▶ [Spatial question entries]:
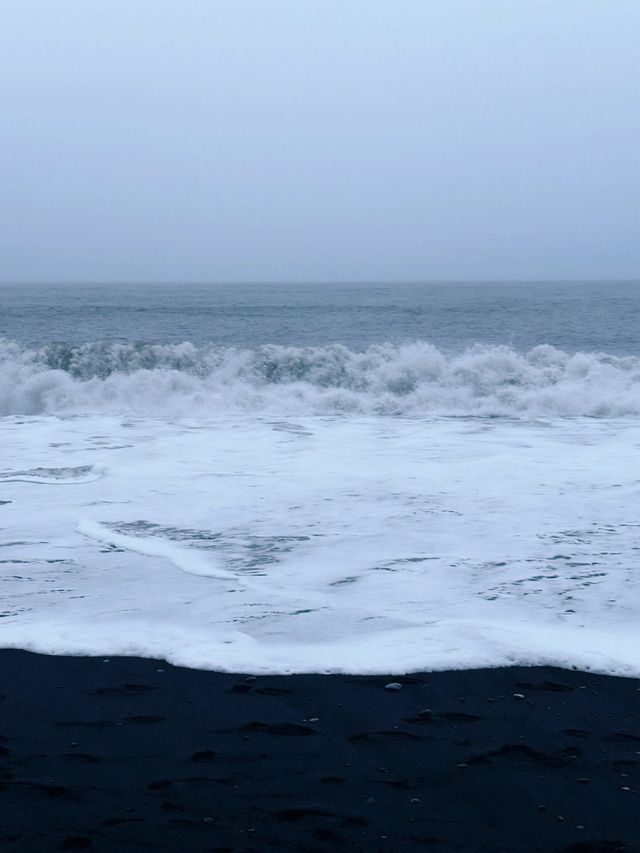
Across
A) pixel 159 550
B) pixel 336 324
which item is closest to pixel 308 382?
Answer: pixel 159 550

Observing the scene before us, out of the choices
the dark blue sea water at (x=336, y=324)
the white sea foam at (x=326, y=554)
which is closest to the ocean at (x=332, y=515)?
the white sea foam at (x=326, y=554)

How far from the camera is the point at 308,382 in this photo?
14.9 metres

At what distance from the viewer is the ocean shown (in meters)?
3.68

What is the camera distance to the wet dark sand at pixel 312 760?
224 centimetres

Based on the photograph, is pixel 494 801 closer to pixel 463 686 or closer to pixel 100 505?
pixel 463 686

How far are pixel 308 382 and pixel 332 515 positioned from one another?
9.11m

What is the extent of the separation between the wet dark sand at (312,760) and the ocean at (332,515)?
24cm

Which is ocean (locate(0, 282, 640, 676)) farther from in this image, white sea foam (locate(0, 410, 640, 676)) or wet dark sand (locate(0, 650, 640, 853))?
wet dark sand (locate(0, 650, 640, 853))

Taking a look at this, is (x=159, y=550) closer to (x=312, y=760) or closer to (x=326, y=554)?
(x=326, y=554)

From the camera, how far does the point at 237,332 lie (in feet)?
88.2

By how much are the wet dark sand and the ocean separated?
24 cm

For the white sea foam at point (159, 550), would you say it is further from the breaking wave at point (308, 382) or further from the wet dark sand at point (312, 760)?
the breaking wave at point (308, 382)

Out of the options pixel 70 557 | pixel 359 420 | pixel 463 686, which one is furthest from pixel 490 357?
pixel 463 686

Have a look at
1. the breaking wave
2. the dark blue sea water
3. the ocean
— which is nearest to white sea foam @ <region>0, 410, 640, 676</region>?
the ocean
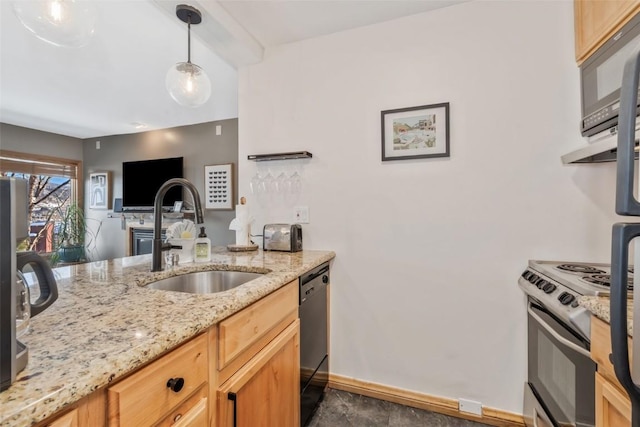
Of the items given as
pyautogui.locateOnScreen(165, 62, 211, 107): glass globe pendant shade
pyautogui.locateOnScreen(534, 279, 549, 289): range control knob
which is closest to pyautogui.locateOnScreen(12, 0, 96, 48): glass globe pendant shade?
pyautogui.locateOnScreen(165, 62, 211, 107): glass globe pendant shade

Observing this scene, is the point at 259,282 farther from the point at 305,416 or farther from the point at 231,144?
the point at 231,144

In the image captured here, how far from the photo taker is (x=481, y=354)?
163 cm

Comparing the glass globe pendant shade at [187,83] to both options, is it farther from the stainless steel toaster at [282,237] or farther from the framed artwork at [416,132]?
the framed artwork at [416,132]

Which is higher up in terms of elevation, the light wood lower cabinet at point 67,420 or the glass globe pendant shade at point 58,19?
the glass globe pendant shade at point 58,19

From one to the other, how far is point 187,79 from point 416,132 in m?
1.36

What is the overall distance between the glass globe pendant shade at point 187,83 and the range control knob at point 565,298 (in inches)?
76.8

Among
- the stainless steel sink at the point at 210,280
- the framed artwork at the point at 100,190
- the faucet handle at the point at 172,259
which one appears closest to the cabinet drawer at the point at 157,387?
the stainless steel sink at the point at 210,280

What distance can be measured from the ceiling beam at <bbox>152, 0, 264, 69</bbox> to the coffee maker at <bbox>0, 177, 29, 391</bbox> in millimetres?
1525

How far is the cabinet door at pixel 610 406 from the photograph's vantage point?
71 centimetres

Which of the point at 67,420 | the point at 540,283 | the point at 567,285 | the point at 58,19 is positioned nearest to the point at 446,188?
the point at 540,283

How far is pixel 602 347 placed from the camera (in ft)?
2.59

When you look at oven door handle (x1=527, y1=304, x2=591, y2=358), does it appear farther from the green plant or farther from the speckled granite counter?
the green plant

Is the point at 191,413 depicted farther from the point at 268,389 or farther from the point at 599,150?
the point at 599,150

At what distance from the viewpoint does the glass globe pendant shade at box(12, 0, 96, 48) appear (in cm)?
102
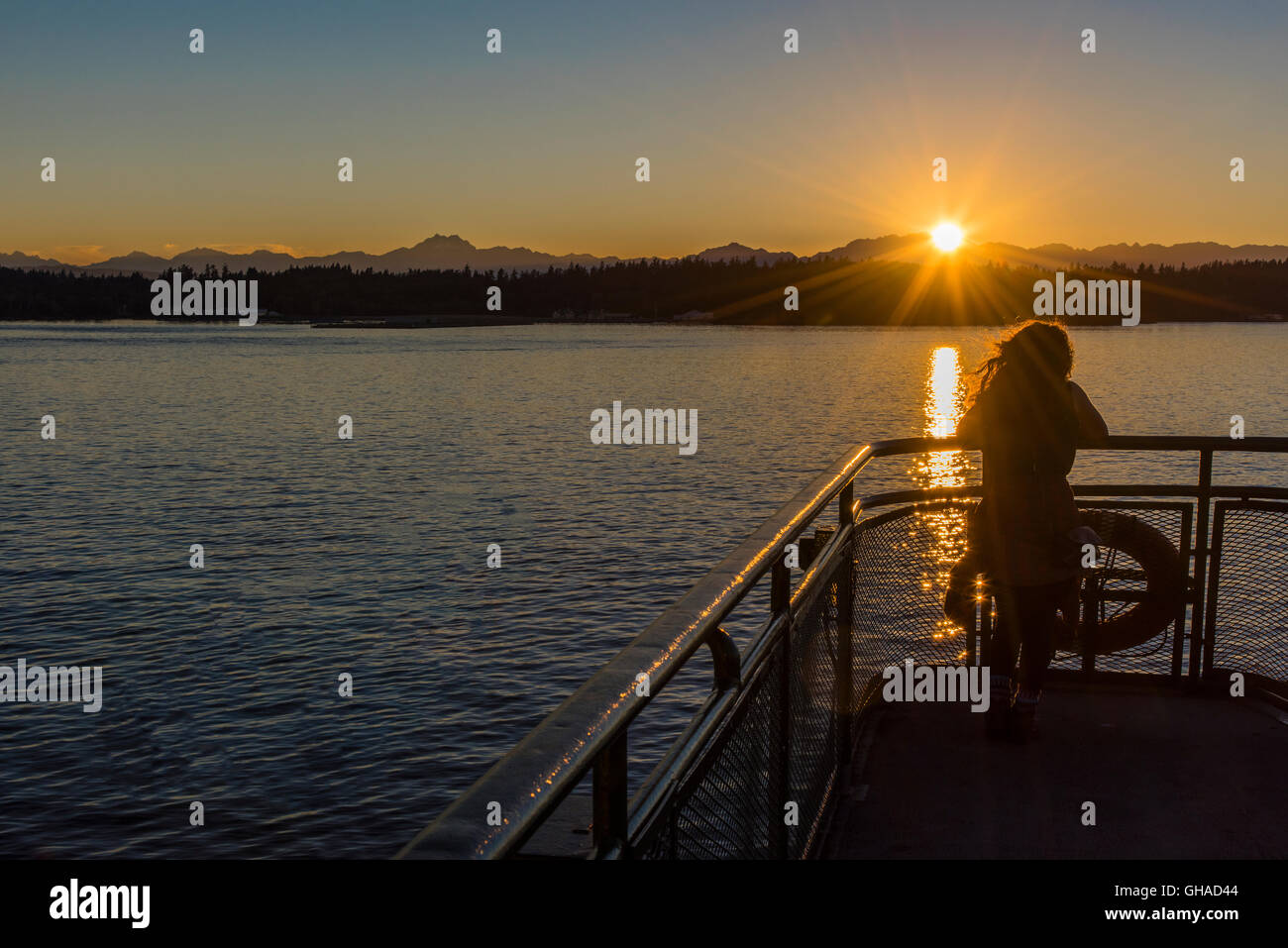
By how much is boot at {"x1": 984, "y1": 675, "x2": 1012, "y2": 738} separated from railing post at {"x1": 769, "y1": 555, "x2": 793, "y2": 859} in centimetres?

▶ [Objective]: Output the entries above exactly, without their pictures.

▶ [Written response]:
Across
A) pixel 159 550
B) pixel 336 324
which item is closest to pixel 308 382?
Answer: pixel 159 550

Observing the scene before us, out of the choices
the dark blue sea water at (x=336, y=324)
the white sea foam at (x=326, y=554)
which is closest to the ocean at (x=332, y=515)?
the white sea foam at (x=326, y=554)

How far from the camera is the point at 308,382 in this photo?
14.9 metres

At what distance from the viewer is the ocean shown (in meters)?
3.68

What is the camera distance to the wet dark sand at pixel 312 760?
224 centimetres

Based on the photograph, is pixel 494 801 closer to pixel 463 686 or closer to pixel 100 505?
pixel 463 686

How far are pixel 308 382 and pixel 332 515 positioned from one another?
9.11m

What is the extent of the separation between the wet dark sand at (312,760) and the ocean at (332,515)?
24cm

Which is ocean (locate(0, 282, 640, 676)) farther from in this image, white sea foam (locate(0, 410, 640, 676)) or wet dark sand (locate(0, 650, 640, 853))?
wet dark sand (locate(0, 650, 640, 853))

Taking a look at this, is (x=159, y=550) closer to (x=312, y=760) or closer to (x=326, y=554)?
(x=326, y=554)

From the camera, how far does the point at 237,332 lie (in feet)?
88.2

By how much are the wet dark sand and the ocean separated?
24 cm

For the white sea foam at point (159, 550), would you say it is further from the breaking wave at point (308, 382) or further from the wet dark sand at point (312, 760)?
the breaking wave at point (308, 382)

Out of the options pixel 70 557 | pixel 359 420 | pixel 463 686, which one is furthest from pixel 490 357?
pixel 463 686

Have a look at
1. the breaking wave
2. the dark blue sea water
3. the ocean
— which is nearest to white sea foam @ <region>0, 410, 640, 676</region>?
the ocean
Of the items given as
pyautogui.locateOnScreen(165, 62, 211, 107): glass globe pendant shade
pyautogui.locateOnScreen(534, 279, 549, 289): range control knob
which is closest to pyautogui.locateOnScreen(12, 0, 96, 48): glass globe pendant shade?
pyautogui.locateOnScreen(165, 62, 211, 107): glass globe pendant shade

Observing this scene, is the point at 259,282 farther from the point at 305,416 or farther from the point at 231,144?
the point at 231,144

In the image captured here, how far from the photo taker is (x=481, y=354)?
163 cm

Comparing the glass globe pendant shade at [187,83] to both options, is it farther from the stainless steel toaster at [282,237] or farther from the framed artwork at [416,132]?
the framed artwork at [416,132]

Which is higher up in terms of elevation, the light wood lower cabinet at point 67,420 or the glass globe pendant shade at point 58,19?
the glass globe pendant shade at point 58,19

From one to the other, how far is point 187,79 from point 416,132 in m?
1.36

What is the overall distance between the glass globe pendant shade at point 187,83 and the range control knob at point 565,298 (in inches)?
76.8

Among
- the stainless steel sink at the point at 210,280
- the framed artwork at the point at 100,190
- the faucet handle at the point at 172,259
which one appears closest to the cabinet drawer at the point at 157,387?
the stainless steel sink at the point at 210,280

What distance can be measured from the ceiling beam at <bbox>152, 0, 264, 69</bbox> to the coffee maker at <bbox>0, 177, 29, 391</bbox> in millimetres?
1525

How far is the cabinet door at pixel 610 406 from the photograph's vantage point?
71 centimetres

Which of the point at 67,420 | the point at 540,283 | the point at 567,285 | the point at 58,19 is positioned nearest to the point at 446,188?
the point at 540,283

How far is pixel 602 347 placed from the camera (in ft)?
2.59

When you look at oven door handle (x1=527, y1=304, x2=591, y2=358), does it appear farther from the green plant or farther from the speckled granite counter?
the green plant

Is the point at 191,413 depicted farther from the point at 268,389 or farther from the point at 599,150?
the point at 599,150

At what distance from the viewpoint does the glass globe pendant shade at box(12, 0, 96, 48) appear (in cm)?
102
By how much is boot at {"x1": 984, "y1": 675, "x2": 1012, "y2": 738} separated from railing post at {"x1": 769, "y1": 555, "x2": 793, "y2": 859} in centimetres?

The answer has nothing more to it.